Word for word, transcribe the material below from its first line to the line with "Melbourne, Australia - Sep", both included.

_____

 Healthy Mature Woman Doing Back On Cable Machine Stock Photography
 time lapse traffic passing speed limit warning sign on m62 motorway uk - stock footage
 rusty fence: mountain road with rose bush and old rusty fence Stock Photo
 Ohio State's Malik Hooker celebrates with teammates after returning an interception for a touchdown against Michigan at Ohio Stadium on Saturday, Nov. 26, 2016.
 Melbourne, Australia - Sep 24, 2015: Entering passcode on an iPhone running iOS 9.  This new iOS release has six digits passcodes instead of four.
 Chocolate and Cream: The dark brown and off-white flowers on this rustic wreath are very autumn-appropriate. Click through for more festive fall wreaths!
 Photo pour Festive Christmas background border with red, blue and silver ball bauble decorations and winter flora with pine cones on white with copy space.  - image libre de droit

_____

Answer box -
 Healthy Mature Woman Doing Back On Cable Machine Stock Photography
 time lapse traffic passing speed limit warning sign on m62 motorway uk - stock footage
 rusty fence: mountain road with rose bush and old rusty fence Stock Photo
 Ohio State's Malik Hooker celebrates with teammates after returning an interception for a touchdown against Michigan at Ohio Stadium on Saturday, Nov. 26, 2016.
 Melbourne, Australia - Sep 24, 2015: Entering passcode on an iPhone running iOS 9.  This new iOS release has six digits passcodes instead of four.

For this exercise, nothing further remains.